2

Hi I have dataframe which is having only columns. There is no data for columns. But I am trying to save into file, no header is saving. File is totally blank.

Example:

df.show()

+-----+----------------------+-------+---------------------+------------------------+----------------------------+--------------------------+----------------------+---------------+------------------------+-------------+-----------------+-----------------------+--------------+---------------+-----------+-----------------+-----------+------+--------+----------------+----------------------+--------------+-----+-------+---------+------+--------+
|owner|account_priority_score|account|call_objective_clm_id|call_objective_from_date|call_objective_on_by_default|call_objective_record_type|call_objective_to_date|display_dismiss|display_mark_as_complete|display_score|email_template_id|email_template_vault_id|email_template|expiration_date|no_homepage|planned_call_date|posted_date|reason|priority|record_type_name|suggestion_external_id|supress_reason|title|product|survey_id|groups|insrt_dt|
+-----+----------------------+-------+---------------------+------------------------+----------------------------+--------------------------+----------------------+---------------+------------------------+-------------+-----------------+-----------------------+--------------+---------------+-----------+-----------------+-----------+------+--------+----------------+----------------------+--------------+-----+-------+---------+------+--------+
+-----+----------------------+-------+---------------------+------------------------+----------------------------+--------------------------+----------------------+---------------+------------------------+-------------+-----------------+-----------------------+--------------+---------------+-----------+-----------------+-----------+------+--------+----------------+----------------------+--------------+-----+-------+---------+------+--------+

But while saving into file headers are not coming. I am using below code-

df.coalesce(1).write.mode('overwrite').csv(output_path, sep=output_delimiter,quote='',escape='\"', header='True', nullValue=None)
Shivika
  • 209
  • 3
  • 15

2 Answers2

0

To save an empty PySpark DataFrame with a header into a CSV file, you can follow the below steps:

  1. Create an empty PySpark DataFrame with the desired schema and header using createDataFrame method:
from pyspark.sql.types import StructType, StructField, StringType, IntegerType

schema = StructType([StructField("name", StringType(), True), StructField("age", IntegerType(), True)])

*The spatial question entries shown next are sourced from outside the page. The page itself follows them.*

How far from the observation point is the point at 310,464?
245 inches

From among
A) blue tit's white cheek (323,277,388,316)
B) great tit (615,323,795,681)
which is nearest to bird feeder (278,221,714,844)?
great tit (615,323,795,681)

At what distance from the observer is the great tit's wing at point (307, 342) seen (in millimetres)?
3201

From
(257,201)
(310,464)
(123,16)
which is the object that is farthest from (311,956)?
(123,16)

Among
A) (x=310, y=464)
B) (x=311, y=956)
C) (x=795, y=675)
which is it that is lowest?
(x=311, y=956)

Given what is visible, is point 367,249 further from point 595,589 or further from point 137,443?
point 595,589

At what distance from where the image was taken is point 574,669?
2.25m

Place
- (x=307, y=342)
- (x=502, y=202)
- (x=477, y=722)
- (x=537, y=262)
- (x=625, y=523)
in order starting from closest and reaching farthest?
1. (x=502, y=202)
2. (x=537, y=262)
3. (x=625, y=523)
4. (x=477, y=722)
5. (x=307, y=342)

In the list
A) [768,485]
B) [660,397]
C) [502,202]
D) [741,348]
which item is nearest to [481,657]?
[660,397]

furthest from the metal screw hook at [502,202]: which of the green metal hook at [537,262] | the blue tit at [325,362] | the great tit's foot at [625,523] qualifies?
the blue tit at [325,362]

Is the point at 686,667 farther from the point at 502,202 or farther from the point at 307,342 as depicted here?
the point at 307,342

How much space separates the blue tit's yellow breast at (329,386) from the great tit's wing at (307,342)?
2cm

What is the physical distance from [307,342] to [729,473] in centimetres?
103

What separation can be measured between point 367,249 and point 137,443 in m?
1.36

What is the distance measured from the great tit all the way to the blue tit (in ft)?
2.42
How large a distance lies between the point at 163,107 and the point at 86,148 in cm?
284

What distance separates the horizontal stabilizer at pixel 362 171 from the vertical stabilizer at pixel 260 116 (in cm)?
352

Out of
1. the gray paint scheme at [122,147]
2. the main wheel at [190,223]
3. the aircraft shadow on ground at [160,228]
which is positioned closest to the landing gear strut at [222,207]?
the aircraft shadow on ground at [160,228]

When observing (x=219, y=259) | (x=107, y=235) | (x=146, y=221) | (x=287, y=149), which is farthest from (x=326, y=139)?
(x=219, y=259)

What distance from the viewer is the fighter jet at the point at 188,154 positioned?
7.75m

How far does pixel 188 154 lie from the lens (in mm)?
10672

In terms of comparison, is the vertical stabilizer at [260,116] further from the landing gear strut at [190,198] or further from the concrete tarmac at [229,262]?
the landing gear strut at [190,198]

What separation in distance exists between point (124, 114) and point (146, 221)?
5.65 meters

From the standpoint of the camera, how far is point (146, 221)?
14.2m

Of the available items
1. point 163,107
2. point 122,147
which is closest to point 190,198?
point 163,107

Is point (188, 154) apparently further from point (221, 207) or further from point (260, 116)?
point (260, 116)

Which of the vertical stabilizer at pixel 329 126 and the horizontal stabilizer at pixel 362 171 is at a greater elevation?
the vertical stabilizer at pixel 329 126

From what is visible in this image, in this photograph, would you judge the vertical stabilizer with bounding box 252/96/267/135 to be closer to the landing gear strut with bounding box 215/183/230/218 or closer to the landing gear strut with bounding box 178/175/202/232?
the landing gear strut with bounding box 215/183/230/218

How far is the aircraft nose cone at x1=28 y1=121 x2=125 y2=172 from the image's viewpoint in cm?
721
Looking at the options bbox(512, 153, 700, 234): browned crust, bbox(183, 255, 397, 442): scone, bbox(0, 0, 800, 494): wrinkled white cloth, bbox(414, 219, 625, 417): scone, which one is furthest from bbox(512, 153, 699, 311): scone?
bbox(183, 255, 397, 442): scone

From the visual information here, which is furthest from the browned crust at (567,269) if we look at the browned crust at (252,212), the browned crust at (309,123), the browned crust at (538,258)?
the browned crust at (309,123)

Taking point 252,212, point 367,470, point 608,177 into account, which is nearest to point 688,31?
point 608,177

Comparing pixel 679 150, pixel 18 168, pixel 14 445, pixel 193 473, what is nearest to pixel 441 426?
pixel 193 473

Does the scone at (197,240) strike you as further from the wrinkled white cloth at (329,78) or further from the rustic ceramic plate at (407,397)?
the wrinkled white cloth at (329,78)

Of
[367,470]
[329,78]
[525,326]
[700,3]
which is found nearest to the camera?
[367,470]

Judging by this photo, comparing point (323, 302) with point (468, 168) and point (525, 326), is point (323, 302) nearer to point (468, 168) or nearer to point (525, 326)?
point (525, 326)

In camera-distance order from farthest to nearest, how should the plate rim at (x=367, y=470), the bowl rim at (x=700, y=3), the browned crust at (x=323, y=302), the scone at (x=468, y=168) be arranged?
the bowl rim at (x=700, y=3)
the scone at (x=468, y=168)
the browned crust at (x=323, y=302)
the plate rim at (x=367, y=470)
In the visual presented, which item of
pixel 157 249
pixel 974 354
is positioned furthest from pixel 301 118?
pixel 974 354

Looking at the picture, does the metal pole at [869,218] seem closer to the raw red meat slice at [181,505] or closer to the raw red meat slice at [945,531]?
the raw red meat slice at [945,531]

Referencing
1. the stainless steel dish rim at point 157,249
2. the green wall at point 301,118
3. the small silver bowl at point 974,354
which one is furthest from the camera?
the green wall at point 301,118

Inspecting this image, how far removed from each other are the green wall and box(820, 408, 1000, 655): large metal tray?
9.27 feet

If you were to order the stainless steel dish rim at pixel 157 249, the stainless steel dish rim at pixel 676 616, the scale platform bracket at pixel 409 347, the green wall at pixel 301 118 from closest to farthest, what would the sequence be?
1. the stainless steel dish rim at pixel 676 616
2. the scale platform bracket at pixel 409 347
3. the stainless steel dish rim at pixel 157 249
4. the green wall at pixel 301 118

df = spark.createDataFrame([], schema)
  1. Write the DataFrame to a CSV file using the write method with the header option set to True:
df.write.option("header", "true").csv("path/to/save/csv/file")

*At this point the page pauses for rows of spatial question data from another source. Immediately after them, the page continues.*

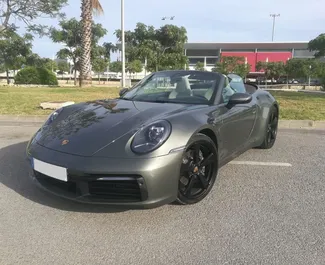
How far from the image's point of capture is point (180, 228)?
270 cm

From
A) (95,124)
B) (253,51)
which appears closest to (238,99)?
(95,124)

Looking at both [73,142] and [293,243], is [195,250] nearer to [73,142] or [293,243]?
[293,243]

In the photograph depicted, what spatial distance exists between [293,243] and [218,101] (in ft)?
5.55

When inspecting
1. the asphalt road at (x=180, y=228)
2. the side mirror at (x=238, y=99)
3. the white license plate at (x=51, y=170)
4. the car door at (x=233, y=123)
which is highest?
the side mirror at (x=238, y=99)

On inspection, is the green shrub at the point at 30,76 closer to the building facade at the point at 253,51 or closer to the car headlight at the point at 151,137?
the car headlight at the point at 151,137

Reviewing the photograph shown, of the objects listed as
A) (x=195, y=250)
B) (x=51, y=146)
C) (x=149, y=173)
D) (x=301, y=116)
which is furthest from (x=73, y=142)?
(x=301, y=116)

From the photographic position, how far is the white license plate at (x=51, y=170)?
2.67m

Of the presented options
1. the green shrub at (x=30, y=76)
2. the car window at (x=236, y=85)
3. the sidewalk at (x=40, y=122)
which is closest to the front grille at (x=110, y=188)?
the car window at (x=236, y=85)

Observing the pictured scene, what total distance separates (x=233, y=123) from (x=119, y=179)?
1654 millimetres

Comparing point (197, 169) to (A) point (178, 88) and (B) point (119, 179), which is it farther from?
(A) point (178, 88)

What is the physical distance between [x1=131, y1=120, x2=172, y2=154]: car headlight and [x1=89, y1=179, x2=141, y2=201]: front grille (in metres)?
0.28

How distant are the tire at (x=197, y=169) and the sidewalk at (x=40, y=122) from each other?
4439 millimetres

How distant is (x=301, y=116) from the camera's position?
26.2 feet

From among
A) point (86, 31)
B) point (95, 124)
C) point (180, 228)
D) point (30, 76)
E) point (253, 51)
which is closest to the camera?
point (180, 228)
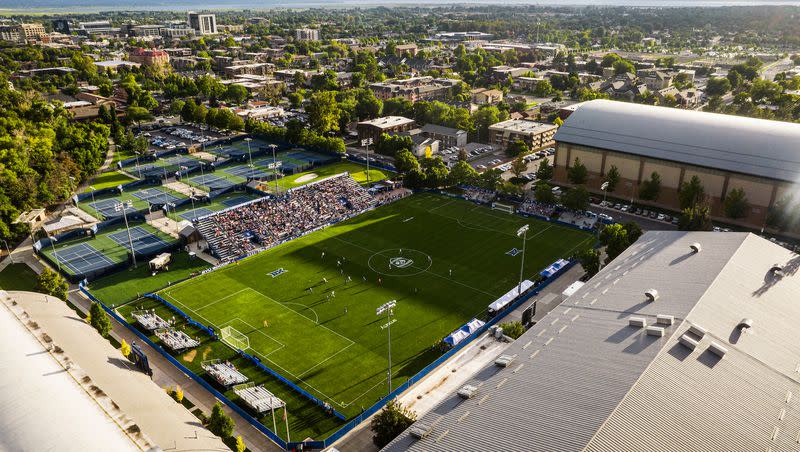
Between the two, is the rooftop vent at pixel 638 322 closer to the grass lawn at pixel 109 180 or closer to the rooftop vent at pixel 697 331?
the rooftop vent at pixel 697 331

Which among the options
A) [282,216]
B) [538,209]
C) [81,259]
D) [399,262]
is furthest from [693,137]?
[81,259]

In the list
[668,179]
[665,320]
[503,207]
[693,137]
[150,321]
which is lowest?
[150,321]

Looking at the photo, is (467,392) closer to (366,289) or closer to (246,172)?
(366,289)

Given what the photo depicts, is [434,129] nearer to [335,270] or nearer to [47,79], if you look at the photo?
[335,270]

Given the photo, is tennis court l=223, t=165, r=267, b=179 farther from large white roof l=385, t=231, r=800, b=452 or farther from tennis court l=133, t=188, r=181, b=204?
large white roof l=385, t=231, r=800, b=452

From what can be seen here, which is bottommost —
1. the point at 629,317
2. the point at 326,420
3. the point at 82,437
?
the point at 326,420

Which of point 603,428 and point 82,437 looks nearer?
point 603,428

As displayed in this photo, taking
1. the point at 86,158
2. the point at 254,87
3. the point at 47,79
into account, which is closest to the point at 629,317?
the point at 86,158
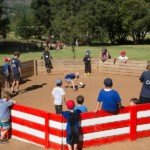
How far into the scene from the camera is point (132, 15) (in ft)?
174

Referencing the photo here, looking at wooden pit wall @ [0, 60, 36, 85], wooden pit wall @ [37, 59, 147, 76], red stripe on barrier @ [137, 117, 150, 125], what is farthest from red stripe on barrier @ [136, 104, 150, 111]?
wooden pit wall @ [0, 60, 36, 85]

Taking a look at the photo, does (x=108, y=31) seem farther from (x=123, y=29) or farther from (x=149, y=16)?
(x=149, y=16)

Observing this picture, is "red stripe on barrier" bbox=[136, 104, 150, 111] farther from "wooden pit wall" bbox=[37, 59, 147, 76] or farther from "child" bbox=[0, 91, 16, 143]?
"wooden pit wall" bbox=[37, 59, 147, 76]

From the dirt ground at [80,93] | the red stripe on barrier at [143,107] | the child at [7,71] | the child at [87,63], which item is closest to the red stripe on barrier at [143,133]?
the dirt ground at [80,93]

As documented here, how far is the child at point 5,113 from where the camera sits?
8.46 m

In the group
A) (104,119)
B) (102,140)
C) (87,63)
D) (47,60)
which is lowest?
(102,140)

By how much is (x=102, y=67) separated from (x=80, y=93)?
469 centimetres

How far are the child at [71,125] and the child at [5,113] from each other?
5.40 feet

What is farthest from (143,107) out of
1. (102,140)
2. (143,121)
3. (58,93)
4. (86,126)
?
(58,93)

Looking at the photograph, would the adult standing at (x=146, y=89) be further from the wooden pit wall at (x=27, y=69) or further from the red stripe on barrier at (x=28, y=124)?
the wooden pit wall at (x=27, y=69)

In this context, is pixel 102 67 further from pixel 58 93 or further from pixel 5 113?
pixel 5 113

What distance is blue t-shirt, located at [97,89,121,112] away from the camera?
8008 millimetres

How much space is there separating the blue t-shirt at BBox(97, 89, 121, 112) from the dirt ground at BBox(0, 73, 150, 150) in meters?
0.91

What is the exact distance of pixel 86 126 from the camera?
796cm
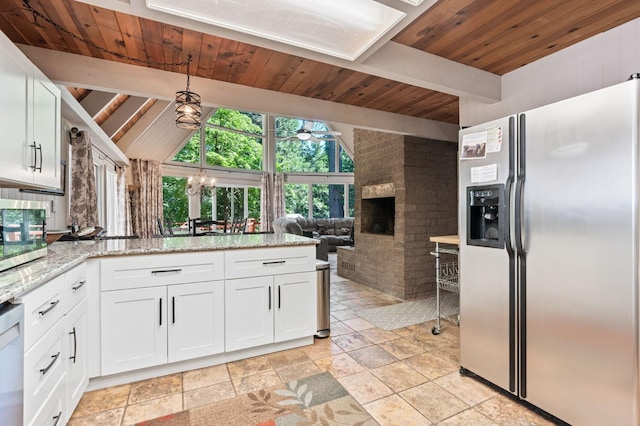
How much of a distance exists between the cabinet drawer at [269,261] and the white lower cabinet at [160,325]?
0.58 feet

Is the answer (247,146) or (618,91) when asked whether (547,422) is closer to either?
(618,91)

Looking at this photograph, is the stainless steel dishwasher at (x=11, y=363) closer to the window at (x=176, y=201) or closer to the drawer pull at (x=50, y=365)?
the drawer pull at (x=50, y=365)

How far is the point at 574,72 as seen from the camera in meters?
2.25

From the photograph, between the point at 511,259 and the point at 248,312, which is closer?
the point at 511,259

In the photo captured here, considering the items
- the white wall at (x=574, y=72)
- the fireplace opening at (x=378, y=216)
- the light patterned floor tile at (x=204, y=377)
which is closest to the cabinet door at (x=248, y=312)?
the light patterned floor tile at (x=204, y=377)

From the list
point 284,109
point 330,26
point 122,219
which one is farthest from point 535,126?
point 122,219

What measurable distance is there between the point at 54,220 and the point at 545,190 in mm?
4329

This will create a CSV file with the header and the schema defined in the StructType object, but with no data in it.

DaveL17
  • 1,673
  • 7
  • 24
  • 38
-1

To do what you are asking you will have to define a schema.

So for example:

schema = StructType([ \
    StructField("firstname",StringType(),True), \
    StructField("middlename",StringType(),True), \
    StructField("lastname",StringType(),True), \
    StructField("id", StringType(), True), \
    StructField("gender", StringType(), True), \
    StructField("salary", IntegerType(), True) \
  ])

df = spark.createDataFrame([],schema=schema)
df.coalesce(1).write.csv("/tmp/csv_data/", header=True)

this will output single csv file with just the headers.

Benny Elgazar
  • 243
  • 2
  • 9